__YOUR INSTRUCTIONS__
Can you resume the passage below about preaching and driving in Zambia, continuing on from its last sentence?

__STUDY TEXT__
What a thrill yesterday to see many children and youth raise their hand to accept Jesus as their personal Savior. It was an even greater thrill to turn the service over to Pastor Ruth and have her lead them through a salvation prayer in the Bemba language.
Ruth Mwenge may be short in stature, but she is a spiritual giant! Thank you Pastor Ruth for reminding me that “big things still come in small packages”!
Until next Monday…
Here in Zambia, traffic violations are known as “Admissions of Guilt”. In thirty seven years of driving, I can count on less than one hand the number of speeding tickets I have had in Canada. After three years of driving in Zambia I have no less than seven Admissions of Guilt, and now MJ is starting to catch up to me. It is not hard to be guilty when you can be pulled for exceeding the speed limit by one kilometre, or crossing a solid line that you cannot see because the paint is worn off.
This past Thursday, I had the privilege of speaking to a group of off duty police officers in Chipata, Zambia. A graduate of Trans Africa Theological College is the Police Chaplain there. I was able to tell the officers that I am a huge contributor to the Zambia Police department because of my multiple “Admissions of Guilt”.
Early that morning, as I prepared for my talk, I was asking God what He would want me to say to such a group of community influencers. Just twenty four hours away from Good Friday, I kept thinking of Jesus final words on the Cross, “It is finished”. I felt impressed to talk to the officers about “finishing well”.
I began by talking about some of those in the Bible who started well, but did not finish well. Saul, anointed as King of Israel, allowed jealousy of a young man by the name of David, to destroy his kingship. Korah, a natural leader whose ability to influence people, caused him to stir up a rebellion against Moses. Judas, one of the original twelve disciples, allowed the greed for money to ultimately cause him to betray Jesus for thirty pieces of silver. These men started well, but they failed to finish well!

__DATA SEGMENT__
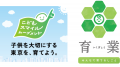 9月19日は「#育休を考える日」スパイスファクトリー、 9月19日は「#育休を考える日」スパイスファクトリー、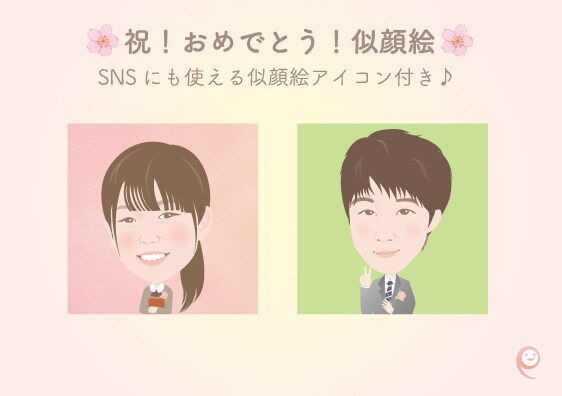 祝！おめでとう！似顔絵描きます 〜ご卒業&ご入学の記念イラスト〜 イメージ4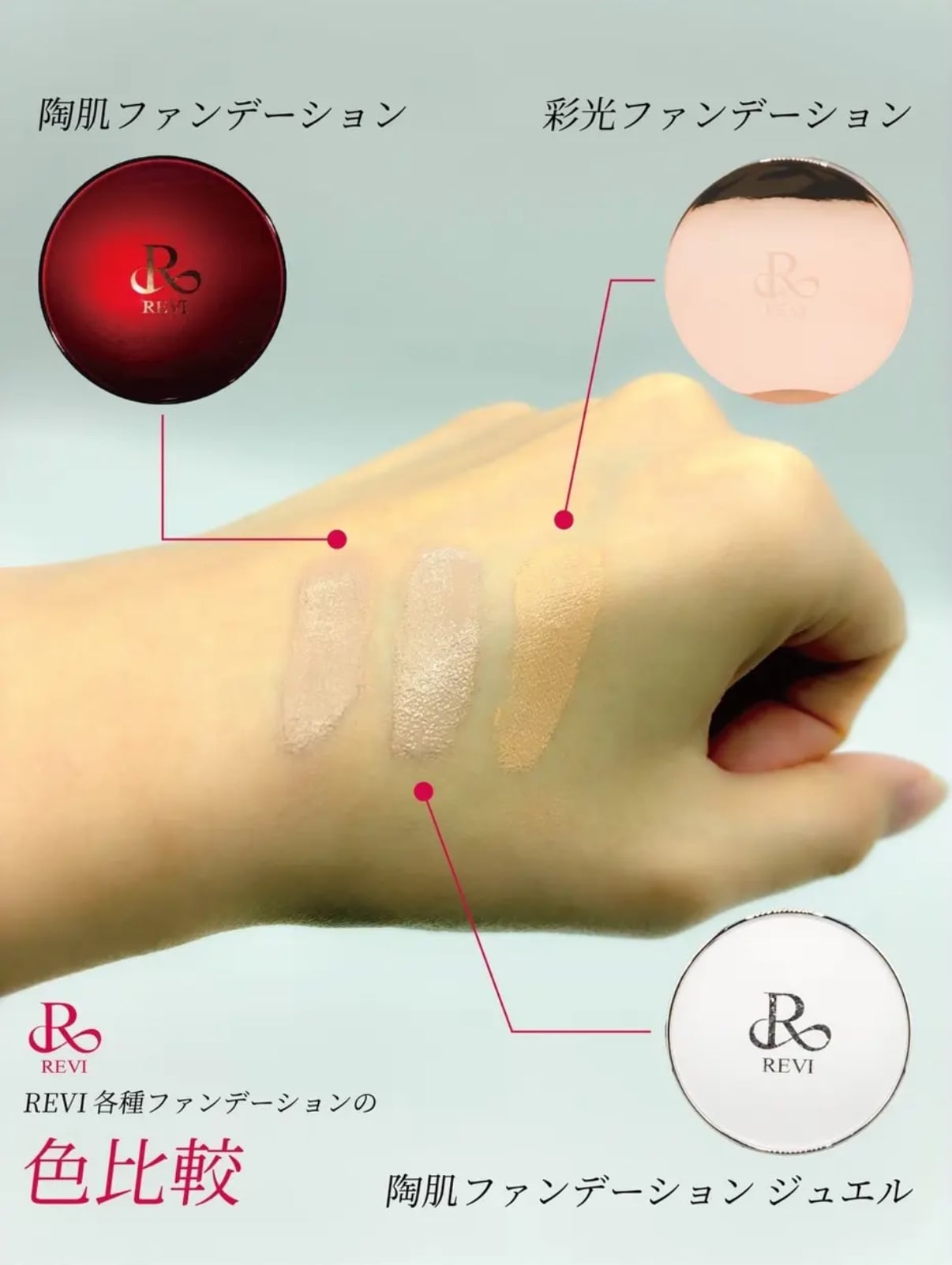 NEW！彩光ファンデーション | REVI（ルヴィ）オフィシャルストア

__WRITTEN ANSWER__
There is one Man who has withstood the test of time. He is the most influential leader of all time. His name is recognized around the world and no one to this day has ever surpassed His influence. That is why He is loved by millions and hated by many. His name is JESUS and He finished well!
Jesus, who being in very nature God, did not consider equality with God something to be grasped, but made Himself nothing, taking on the very nature of a servant. Being made in human likeness, and being found in appearance as a man, He humbled Himself and became obedient to death – even death on a Cross! (Philippians 2:6-8).
In the final moments of Christ’s life, as He hung on the Cross, knowing that all was now completed, and so that Scriptures would be fulfilled, Jesus said: “It is finished”. With that, He bowed his head and gave up His spirit. (John 19:28-30). Jesus finished well!
I have an “Admissions of Guilt” file in my filing cabinet at home, and trust me, it is getting thicker. Every time I open the drawer and place the next “admission” in it, I am reminded that all of us were born with such a file because all of us were born in sin. Jesus finished well and completed His mission on earth so that our “guilt” file could be wiped clean.
When I asked the officers last Thursday if they would be willing to ask Jesus to remove their “admission of guilt”, four raised their hand and responded to the forgiveness of Jesus! Although it does not justify my growing file at home, all the “admissions of guilt” are worth it to see police officers come to Christ.
Until next Monday…
I leave for Chipata, Zambia today with John Kerr and Victor Chanda. Over the next two days, we will pour into pastors and church leaders on the topic of “Current Trends in Pentecostalism”. Your prayers would be greatly appreciated.
During the week, I will keep you updated on FB and Twitter.
Yesterday, MJ and I were in a church in the mining town of Mufulira. This is a community where alcohol and prostitution is rampant. As a matter of fact, I competed with the noise coming from the local bar located just beside the church. I was captured by the number of young people in the church and their heart for worship. God, protect the youth of Zambia. May the church love them into the Kingdom before alcohol and prostitution lures them to a promiscuous lifestyle.
Until next time…
Hundreds of miles and multiple modes of transportation, in three different provinces of Zambia, have allowed RTC to minister to five hundred and twenty-six pastors and church leaders over the last two weeks.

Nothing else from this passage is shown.